Am Tag nach der Bestätigung aus Berlin, dass Alexej Nawalny, Russlands bekanntester und wichtigster Oppositioneller, mit dem Nervengift Nowitschok aus dem Verkehr gezogen wurde, reagiert der Kreml, wie man es gewohnt ist: leugnen, mauern, Tatsachen verdrehen - bei dem lebensbedrohenden Anschlag auf Nawalny handle es sich um eine Verschwörung des Westens, behaupten Staatsmedien.

Dieser Kampfstoff wird nicht in einer Hinterhofgarage hergestellt. Allein die Tatsache, dass es sich um Nowitschok handelt, weist daraufhin, dass staatliche Strukturen verwickelt sind. Das bedeutet jetzt nicht zwingend, dass Putin selbst Auftraggeber der Tat ist. Hat er das Verbrechen geduldet? Ermutigt? Oder geschah die Tat wirklich hinter seinem Rücken? Hat das russische Militär die Kontrolle über seine gefährlichen Kampfstoffe verloren? Alles davon wäre entsetzlich. Dass die weltweit bekannte, zentrale Figur der Opposition ohne Wissen des Staatschefs aus dem Weg geräumt wird, ist kaum vorstellbar - und wenn doch, bedeutet das, dass sich rund um Putin Machtzentren gebildet haben, vor denen er sich eher fürchten muss als vor Demonstranten auf den Straßen.

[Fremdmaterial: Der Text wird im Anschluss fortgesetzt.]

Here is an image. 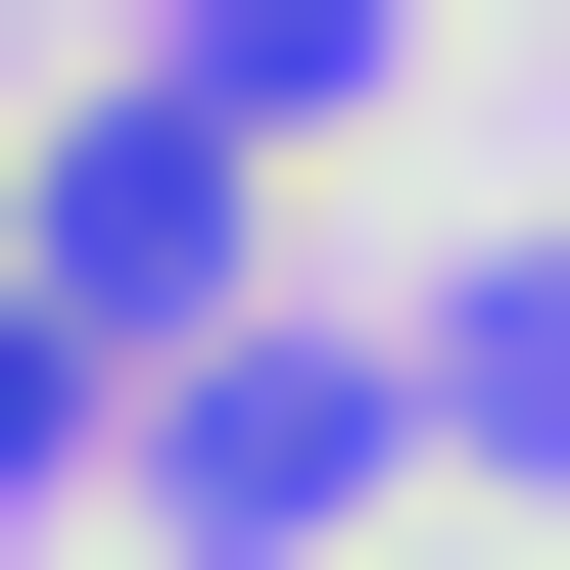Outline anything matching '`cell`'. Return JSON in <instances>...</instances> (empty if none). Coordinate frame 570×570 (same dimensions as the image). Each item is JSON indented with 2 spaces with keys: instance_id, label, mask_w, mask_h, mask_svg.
Listing matches in <instances>:
<instances>
[{
  "instance_id": "obj_3",
  "label": "cell",
  "mask_w": 570,
  "mask_h": 570,
  "mask_svg": "<svg viewBox=\"0 0 570 570\" xmlns=\"http://www.w3.org/2000/svg\"><path fill=\"white\" fill-rule=\"evenodd\" d=\"M48 475H142V381H96V285L0 238V523H48Z\"/></svg>"
},
{
  "instance_id": "obj_1",
  "label": "cell",
  "mask_w": 570,
  "mask_h": 570,
  "mask_svg": "<svg viewBox=\"0 0 570 570\" xmlns=\"http://www.w3.org/2000/svg\"><path fill=\"white\" fill-rule=\"evenodd\" d=\"M238 190H285V96H190V48H142L96 142H0V238L96 285V333H190V238H238Z\"/></svg>"
},
{
  "instance_id": "obj_4",
  "label": "cell",
  "mask_w": 570,
  "mask_h": 570,
  "mask_svg": "<svg viewBox=\"0 0 570 570\" xmlns=\"http://www.w3.org/2000/svg\"><path fill=\"white\" fill-rule=\"evenodd\" d=\"M428 475H570V238L475 285V333H428Z\"/></svg>"
},
{
  "instance_id": "obj_2",
  "label": "cell",
  "mask_w": 570,
  "mask_h": 570,
  "mask_svg": "<svg viewBox=\"0 0 570 570\" xmlns=\"http://www.w3.org/2000/svg\"><path fill=\"white\" fill-rule=\"evenodd\" d=\"M142 475H190V523H381V475H428V381H333V333H190V381H142Z\"/></svg>"
}]
</instances>
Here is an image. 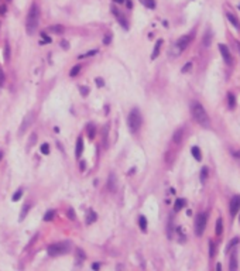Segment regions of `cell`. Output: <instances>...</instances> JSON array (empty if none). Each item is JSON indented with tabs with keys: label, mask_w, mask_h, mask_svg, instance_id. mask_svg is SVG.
<instances>
[{
	"label": "cell",
	"mask_w": 240,
	"mask_h": 271,
	"mask_svg": "<svg viewBox=\"0 0 240 271\" xmlns=\"http://www.w3.org/2000/svg\"><path fill=\"white\" fill-rule=\"evenodd\" d=\"M239 209H240V195H236V196H233L230 200V215L232 216L237 215Z\"/></svg>",
	"instance_id": "cell-9"
},
{
	"label": "cell",
	"mask_w": 240,
	"mask_h": 271,
	"mask_svg": "<svg viewBox=\"0 0 240 271\" xmlns=\"http://www.w3.org/2000/svg\"><path fill=\"white\" fill-rule=\"evenodd\" d=\"M33 121H34V113H28V114L24 117V120H23L21 126H20V129H19V134H20V136H23V133L27 131V129L31 126V124H33Z\"/></svg>",
	"instance_id": "cell-6"
},
{
	"label": "cell",
	"mask_w": 240,
	"mask_h": 271,
	"mask_svg": "<svg viewBox=\"0 0 240 271\" xmlns=\"http://www.w3.org/2000/svg\"><path fill=\"white\" fill-rule=\"evenodd\" d=\"M4 83V72L2 71V68H0V86Z\"/></svg>",
	"instance_id": "cell-40"
},
{
	"label": "cell",
	"mask_w": 240,
	"mask_h": 271,
	"mask_svg": "<svg viewBox=\"0 0 240 271\" xmlns=\"http://www.w3.org/2000/svg\"><path fill=\"white\" fill-rule=\"evenodd\" d=\"M28 209H30V206H25V208H23V210H21V216H20V220H23L25 217V215H27V212H28Z\"/></svg>",
	"instance_id": "cell-36"
},
{
	"label": "cell",
	"mask_w": 240,
	"mask_h": 271,
	"mask_svg": "<svg viewBox=\"0 0 240 271\" xmlns=\"http://www.w3.org/2000/svg\"><path fill=\"white\" fill-rule=\"evenodd\" d=\"M38 21H40V10H38V6L37 4H33L28 10V14H27V20H25V30L30 35H33L35 33L37 27H38Z\"/></svg>",
	"instance_id": "cell-2"
},
{
	"label": "cell",
	"mask_w": 240,
	"mask_h": 271,
	"mask_svg": "<svg viewBox=\"0 0 240 271\" xmlns=\"http://www.w3.org/2000/svg\"><path fill=\"white\" fill-rule=\"evenodd\" d=\"M109 189L112 192H115V189H116V175L115 174L109 175Z\"/></svg>",
	"instance_id": "cell-16"
},
{
	"label": "cell",
	"mask_w": 240,
	"mask_h": 271,
	"mask_svg": "<svg viewBox=\"0 0 240 271\" xmlns=\"http://www.w3.org/2000/svg\"><path fill=\"white\" fill-rule=\"evenodd\" d=\"M219 51H220V54H222V56H223V59H225L226 64L227 65L233 64V58H232V54H230V51H229L227 45L226 44H219Z\"/></svg>",
	"instance_id": "cell-7"
},
{
	"label": "cell",
	"mask_w": 240,
	"mask_h": 271,
	"mask_svg": "<svg viewBox=\"0 0 240 271\" xmlns=\"http://www.w3.org/2000/svg\"><path fill=\"white\" fill-rule=\"evenodd\" d=\"M41 152L42 154H48V152H50V146H48V144H42L41 146Z\"/></svg>",
	"instance_id": "cell-35"
},
{
	"label": "cell",
	"mask_w": 240,
	"mask_h": 271,
	"mask_svg": "<svg viewBox=\"0 0 240 271\" xmlns=\"http://www.w3.org/2000/svg\"><path fill=\"white\" fill-rule=\"evenodd\" d=\"M191 40H192L191 35H184V37H181V38L177 41V44H175V48L178 50V52H181V51L185 50V48L189 45Z\"/></svg>",
	"instance_id": "cell-8"
},
{
	"label": "cell",
	"mask_w": 240,
	"mask_h": 271,
	"mask_svg": "<svg viewBox=\"0 0 240 271\" xmlns=\"http://www.w3.org/2000/svg\"><path fill=\"white\" fill-rule=\"evenodd\" d=\"M209 256L215 257V243L213 242H209Z\"/></svg>",
	"instance_id": "cell-32"
},
{
	"label": "cell",
	"mask_w": 240,
	"mask_h": 271,
	"mask_svg": "<svg viewBox=\"0 0 240 271\" xmlns=\"http://www.w3.org/2000/svg\"><path fill=\"white\" fill-rule=\"evenodd\" d=\"M182 134H184V130L182 129H178L177 131L174 133V137H172V138H174L175 143H179L181 138H182Z\"/></svg>",
	"instance_id": "cell-21"
},
{
	"label": "cell",
	"mask_w": 240,
	"mask_h": 271,
	"mask_svg": "<svg viewBox=\"0 0 240 271\" xmlns=\"http://www.w3.org/2000/svg\"><path fill=\"white\" fill-rule=\"evenodd\" d=\"M37 141V136L35 134H31V137H30V141H28V147H31L34 143Z\"/></svg>",
	"instance_id": "cell-38"
},
{
	"label": "cell",
	"mask_w": 240,
	"mask_h": 271,
	"mask_svg": "<svg viewBox=\"0 0 240 271\" xmlns=\"http://www.w3.org/2000/svg\"><path fill=\"white\" fill-rule=\"evenodd\" d=\"M230 270L232 271L237 270V256H236V253H233V256H232V258H230Z\"/></svg>",
	"instance_id": "cell-20"
},
{
	"label": "cell",
	"mask_w": 240,
	"mask_h": 271,
	"mask_svg": "<svg viewBox=\"0 0 240 271\" xmlns=\"http://www.w3.org/2000/svg\"><path fill=\"white\" fill-rule=\"evenodd\" d=\"M191 113H192V117L195 119V121L199 123L202 127H209L211 126V119H209L205 107H203L199 102H192Z\"/></svg>",
	"instance_id": "cell-1"
},
{
	"label": "cell",
	"mask_w": 240,
	"mask_h": 271,
	"mask_svg": "<svg viewBox=\"0 0 240 271\" xmlns=\"http://www.w3.org/2000/svg\"><path fill=\"white\" fill-rule=\"evenodd\" d=\"M161 44H163V40H158L157 42H155V47H154V51H152V55L151 58L155 59L158 56V54H160V50H161Z\"/></svg>",
	"instance_id": "cell-14"
},
{
	"label": "cell",
	"mask_w": 240,
	"mask_h": 271,
	"mask_svg": "<svg viewBox=\"0 0 240 271\" xmlns=\"http://www.w3.org/2000/svg\"><path fill=\"white\" fill-rule=\"evenodd\" d=\"M233 157L240 161V151H233Z\"/></svg>",
	"instance_id": "cell-44"
},
{
	"label": "cell",
	"mask_w": 240,
	"mask_h": 271,
	"mask_svg": "<svg viewBox=\"0 0 240 271\" xmlns=\"http://www.w3.org/2000/svg\"><path fill=\"white\" fill-rule=\"evenodd\" d=\"M185 202H186V200H185V199H182V198L177 199V200H175V205H174V210H175V212H179L181 209H182L184 206H185Z\"/></svg>",
	"instance_id": "cell-15"
},
{
	"label": "cell",
	"mask_w": 240,
	"mask_h": 271,
	"mask_svg": "<svg viewBox=\"0 0 240 271\" xmlns=\"http://www.w3.org/2000/svg\"><path fill=\"white\" fill-rule=\"evenodd\" d=\"M127 124H129V129L131 133H137L141 127V114L138 112V109H133L129 113V117H127Z\"/></svg>",
	"instance_id": "cell-3"
},
{
	"label": "cell",
	"mask_w": 240,
	"mask_h": 271,
	"mask_svg": "<svg viewBox=\"0 0 240 271\" xmlns=\"http://www.w3.org/2000/svg\"><path fill=\"white\" fill-rule=\"evenodd\" d=\"M226 17H227V20L230 21V24L233 25L237 31H240V21H239V19H237L234 14H232V13H227V14H226Z\"/></svg>",
	"instance_id": "cell-10"
},
{
	"label": "cell",
	"mask_w": 240,
	"mask_h": 271,
	"mask_svg": "<svg viewBox=\"0 0 240 271\" xmlns=\"http://www.w3.org/2000/svg\"><path fill=\"white\" fill-rule=\"evenodd\" d=\"M92 268H93V270H99V264H98V263H95V264H92Z\"/></svg>",
	"instance_id": "cell-45"
},
{
	"label": "cell",
	"mask_w": 240,
	"mask_h": 271,
	"mask_svg": "<svg viewBox=\"0 0 240 271\" xmlns=\"http://www.w3.org/2000/svg\"><path fill=\"white\" fill-rule=\"evenodd\" d=\"M112 13L115 14L116 17H117V20H119V23H120V24H121V27H123V28H127V21H126V20H124V17L121 16L120 13H119V10H117V8H113V10H112Z\"/></svg>",
	"instance_id": "cell-11"
},
{
	"label": "cell",
	"mask_w": 240,
	"mask_h": 271,
	"mask_svg": "<svg viewBox=\"0 0 240 271\" xmlns=\"http://www.w3.org/2000/svg\"><path fill=\"white\" fill-rule=\"evenodd\" d=\"M110 41H112V34H106V35H104V38H103V44L104 45H109Z\"/></svg>",
	"instance_id": "cell-34"
},
{
	"label": "cell",
	"mask_w": 240,
	"mask_h": 271,
	"mask_svg": "<svg viewBox=\"0 0 240 271\" xmlns=\"http://www.w3.org/2000/svg\"><path fill=\"white\" fill-rule=\"evenodd\" d=\"M4 58L6 61H8V58H10V47H8V44H6L4 47Z\"/></svg>",
	"instance_id": "cell-33"
},
{
	"label": "cell",
	"mask_w": 240,
	"mask_h": 271,
	"mask_svg": "<svg viewBox=\"0 0 240 271\" xmlns=\"http://www.w3.org/2000/svg\"><path fill=\"white\" fill-rule=\"evenodd\" d=\"M95 133H96V129H95V124H88V136L89 138H93L95 137Z\"/></svg>",
	"instance_id": "cell-22"
},
{
	"label": "cell",
	"mask_w": 240,
	"mask_h": 271,
	"mask_svg": "<svg viewBox=\"0 0 240 271\" xmlns=\"http://www.w3.org/2000/svg\"><path fill=\"white\" fill-rule=\"evenodd\" d=\"M67 213H68V217H69L71 220H73V219H75V212H73V209H72V208H69V209H68V212H67Z\"/></svg>",
	"instance_id": "cell-37"
},
{
	"label": "cell",
	"mask_w": 240,
	"mask_h": 271,
	"mask_svg": "<svg viewBox=\"0 0 240 271\" xmlns=\"http://www.w3.org/2000/svg\"><path fill=\"white\" fill-rule=\"evenodd\" d=\"M239 8H240V4H239Z\"/></svg>",
	"instance_id": "cell-50"
},
{
	"label": "cell",
	"mask_w": 240,
	"mask_h": 271,
	"mask_svg": "<svg viewBox=\"0 0 240 271\" xmlns=\"http://www.w3.org/2000/svg\"><path fill=\"white\" fill-rule=\"evenodd\" d=\"M116 2H117V3H123L124 0H116Z\"/></svg>",
	"instance_id": "cell-48"
},
{
	"label": "cell",
	"mask_w": 240,
	"mask_h": 271,
	"mask_svg": "<svg viewBox=\"0 0 240 271\" xmlns=\"http://www.w3.org/2000/svg\"><path fill=\"white\" fill-rule=\"evenodd\" d=\"M62 47H64V48H68V42H67V41H62Z\"/></svg>",
	"instance_id": "cell-46"
},
{
	"label": "cell",
	"mask_w": 240,
	"mask_h": 271,
	"mask_svg": "<svg viewBox=\"0 0 240 271\" xmlns=\"http://www.w3.org/2000/svg\"><path fill=\"white\" fill-rule=\"evenodd\" d=\"M81 92H82V95H83V96H86L88 95V88L86 86H82L81 88Z\"/></svg>",
	"instance_id": "cell-43"
},
{
	"label": "cell",
	"mask_w": 240,
	"mask_h": 271,
	"mask_svg": "<svg viewBox=\"0 0 240 271\" xmlns=\"http://www.w3.org/2000/svg\"><path fill=\"white\" fill-rule=\"evenodd\" d=\"M191 66H192V64H191V62H188V64H185V65H184V68H182V72H188V71L191 69Z\"/></svg>",
	"instance_id": "cell-39"
},
{
	"label": "cell",
	"mask_w": 240,
	"mask_h": 271,
	"mask_svg": "<svg viewBox=\"0 0 240 271\" xmlns=\"http://www.w3.org/2000/svg\"><path fill=\"white\" fill-rule=\"evenodd\" d=\"M50 31H52V33H55V34H62V33H64V27H62L61 24L51 25V27H50Z\"/></svg>",
	"instance_id": "cell-19"
},
{
	"label": "cell",
	"mask_w": 240,
	"mask_h": 271,
	"mask_svg": "<svg viewBox=\"0 0 240 271\" xmlns=\"http://www.w3.org/2000/svg\"><path fill=\"white\" fill-rule=\"evenodd\" d=\"M41 37H42V40H44V41H47V42H51V38H50V37H48L45 33H41Z\"/></svg>",
	"instance_id": "cell-42"
},
{
	"label": "cell",
	"mask_w": 240,
	"mask_h": 271,
	"mask_svg": "<svg viewBox=\"0 0 240 271\" xmlns=\"http://www.w3.org/2000/svg\"><path fill=\"white\" fill-rule=\"evenodd\" d=\"M69 248V244L68 243H55V244H51L48 247V254L52 257L55 256H61V254H65Z\"/></svg>",
	"instance_id": "cell-5"
},
{
	"label": "cell",
	"mask_w": 240,
	"mask_h": 271,
	"mask_svg": "<svg viewBox=\"0 0 240 271\" xmlns=\"http://www.w3.org/2000/svg\"><path fill=\"white\" fill-rule=\"evenodd\" d=\"M81 68H82L81 65H75V66H73L72 69H71L69 75H71V76H76V75H78V73H79V71H81Z\"/></svg>",
	"instance_id": "cell-29"
},
{
	"label": "cell",
	"mask_w": 240,
	"mask_h": 271,
	"mask_svg": "<svg viewBox=\"0 0 240 271\" xmlns=\"http://www.w3.org/2000/svg\"><path fill=\"white\" fill-rule=\"evenodd\" d=\"M202 42H203V45H205V47H209V45H211V42H212V33H211V30H206L205 35H203Z\"/></svg>",
	"instance_id": "cell-13"
},
{
	"label": "cell",
	"mask_w": 240,
	"mask_h": 271,
	"mask_svg": "<svg viewBox=\"0 0 240 271\" xmlns=\"http://www.w3.org/2000/svg\"><path fill=\"white\" fill-rule=\"evenodd\" d=\"M0 158H2V152H0Z\"/></svg>",
	"instance_id": "cell-49"
},
{
	"label": "cell",
	"mask_w": 240,
	"mask_h": 271,
	"mask_svg": "<svg viewBox=\"0 0 240 271\" xmlns=\"http://www.w3.org/2000/svg\"><path fill=\"white\" fill-rule=\"evenodd\" d=\"M107 131H109V124H104L103 129V146H107Z\"/></svg>",
	"instance_id": "cell-27"
},
{
	"label": "cell",
	"mask_w": 240,
	"mask_h": 271,
	"mask_svg": "<svg viewBox=\"0 0 240 271\" xmlns=\"http://www.w3.org/2000/svg\"><path fill=\"white\" fill-rule=\"evenodd\" d=\"M227 100H229V107L233 109V107L236 106V99H234L233 93H227Z\"/></svg>",
	"instance_id": "cell-23"
},
{
	"label": "cell",
	"mask_w": 240,
	"mask_h": 271,
	"mask_svg": "<svg viewBox=\"0 0 240 271\" xmlns=\"http://www.w3.org/2000/svg\"><path fill=\"white\" fill-rule=\"evenodd\" d=\"M82 151H83V140H82V137H78V140H76V150H75V154L76 157H81Z\"/></svg>",
	"instance_id": "cell-12"
},
{
	"label": "cell",
	"mask_w": 240,
	"mask_h": 271,
	"mask_svg": "<svg viewBox=\"0 0 240 271\" xmlns=\"http://www.w3.org/2000/svg\"><path fill=\"white\" fill-rule=\"evenodd\" d=\"M206 178H208V168H206V167H203L202 171H200V181H202V182H205Z\"/></svg>",
	"instance_id": "cell-30"
},
{
	"label": "cell",
	"mask_w": 240,
	"mask_h": 271,
	"mask_svg": "<svg viewBox=\"0 0 240 271\" xmlns=\"http://www.w3.org/2000/svg\"><path fill=\"white\" fill-rule=\"evenodd\" d=\"M103 83H104V82H103V79H102V78H96V85H98L99 88L103 86Z\"/></svg>",
	"instance_id": "cell-41"
},
{
	"label": "cell",
	"mask_w": 240,
	"mask_h": 271,
	"mask_svg": "<svg viewBox=\"0 0 240 271\" xmlns=\"http://www.w3.org/2000/svg\"><path fill=\"white\" fill-rule=\"evenodd\" d=\"M141 3H143L144 6H147L148 8H154L155 7V2H154V0H141Z\"/></svg>",
	"instance_id": "cell-28"
},
{
	"label": "cell",
	"mask_w": 240,
	"mask_h": 271,
	"mask_svg": "<svg viewBox=\"0 0 240 271\" xmlns=\"http://www.w3.org/2000/svg\"><path fill=\"white\" fill-rule=\"evenodd\" d=\"M138 223H140V229L143 231L147 230V219L144 216H140V219H138Z\"/></svg>",
	"instance_id": "cell-24"
},
{
	"label": "cell",
	"mask_w": 240,
	"mask_h": 271,
	"mask_svg": "<svg viewBox=\"0 0 240 271\" xmlns=\"http://www.w3.org/2000/svg\"><path fill=\"white\" fill-rule=\"evenodd\" d=\"M206 222H208V213L206 212L199 213L196 216V220H195V233H196V236H202L203 234L206 227Z\"/></svg>",
	"instance_id": "cell-4"
},
{
	"label": "cell",
	"mask_w": 240,
	"mask_h": 271,
	"mask_svg": "<svg viewBox=\"0 0 240 271\" xmlns=\"http://www.w3.org/2000/svg\"><path fill=\"white\" fill-rule=\"evenodd\" d=\"M191 152H192V155H194V158H195L196 161H200V160H202V154H200V150L198 148V147H192Z\"/></svg>",
	"instance_id": "cell-17"
},
{
	"label": "cell",
	"mask_w": 240,
	"mask_h": 271,
	"mask_svg": "<svg viewBox=\"0 0 240 271\" xmlns=\"http://www.w3.org/2000/svg\"><path fill=\"white\" fill-rule=\"evenodd\" d=\"M222 231H223V220L219 217V219L216 220V236H220Z\"/></svg>",
	"instance_id": "cell-18"
},
{
	"label": "cell",
	"mask_w": 240,
	"mask_h": 271,
	"mask_svg": "<svg viewBox=\"0 0 240 271\" xmlns=\"http://www.w3.org/2000/svg\"><path fill=\"white\" fill-rule=\"evenodd\" d=\"M21 195H23V191H21V189H19V191L13 195V198H11V199H13V202H17V200L21 198Z\"/></svg>",
	"instance_id": "cell-31"
},
{
	"label": "cell",
	"mask_w": 240,
	"mask_h": 271,
	"mask_svg": "<svg viewBox=\"0 0 240 271\" xmlns=\"http://www.w3.org/2000/svg\"><path fill=\"white\" fill-rule=\"evenodd\" d=\"M95 220H96V213H95V212H93V210H90L89 213H88L86 223H88V225H90V223H92V222H95Z\"/></svg>",
	"instance_id": "cell-25"
},
{
	"label": "cell",
	"mask_w": 240,
	"mask_h": 271,
	"mask_svg": "<svg viewBox=\"0 0 240 271\" xmlns=\"http://www.w3.org/2000/svg\"><path fill=\"white\" fill-rule=\"evenodd\" d=\"M4 10H6V7H0V13H4Z\"/></svg>",
	"instance_id": "cell-47"
},
{
	"label": "cell",
	"mask_w": 240,
	"mask_h": 271,
	"mask_svg": "<svg viewBox=\"0 0 240 271\" xmlns=\"http://www.w3.org/2000/svg\"><path fill=\"white\" fill-rule=\"evenodd\" d=\"M54 215H55V210H48L47 213L44 215V220L45 222H50V220L54 219Z\"/></svg>",
	"instance_id": "cell-26"
}]
</instances>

Die Durchführung der Tat - dass Nawalny den Anschlag letztlich überlebte, dass er trotz der Behauptung russischer Ärzte, er sei gar nicht vergiftet, noch nach Deutschland ausgeflogen werden durfte - obwohl man wissen musste, dass Berlin in der Lage sein würde, das Gift nachzuweisen - deutet darauf hin, dass hier (zum Glück für Nawalny) einiges nicht ganz rund gelaufen ist.

Immer wieder Polit-Morde

Was immer Putins Rolle in dem Fall sein mag: Hätte er Einwände gehabt, Kritiker gewaltsam zum Verstummen zu bringen, hätte er schon längst einschreiten müssen: Polonium gegen den Ex-Geheimdienstler Litwinenko, Nowitschok gegen Skripal, Schussattentate auf den Oppositionellen Nemzow und die Journalistin Anna Politkowskaja: Ganz offensichtlich wollte oder konnte Putin gegen Mord als Mittel der Macht in Russland nichts unternehmen. In jedem Fall trägt er damit zentrale Verantwortung und hat Blut an seinen Händen.

Lebensgefährlich

Zugleich zeigt der Fall Nawalny: Die Fassade von Demokratie, die Putin bisher versuchte, aufrechtzuerhalten, ist endgültig zusammengebrochen. Opposition ist potenziell tödlich - und alle dürfen es wissen. Die Mühen, sich seine ohnehin beschlossene Amtszeitverlängerung durch ein Referendum formschön vom Volk absegnen zu lassen, hätte sich Putin sparen können.

Eiszeit

Für Europa bedeutet das: Mit diesem Russland ist kein Staat zu machen. Als Nachbar im Osten, mit dem kulturell und wirtschaftlich enge Verknüpfungen bestehen, müsste es ein Partner sein - und doch hält sich das Regime in dem Riesenreich unter Putin nicht einmal an die Grundregeln: Man bringt seine Bürger nicht um. Eine Eiszeit in den Beziehungen ist zu erwarten - obwohl sie keinem dient. Ein Dilemma, das sich auf absehbare Zeit kaum wird lösen lassen.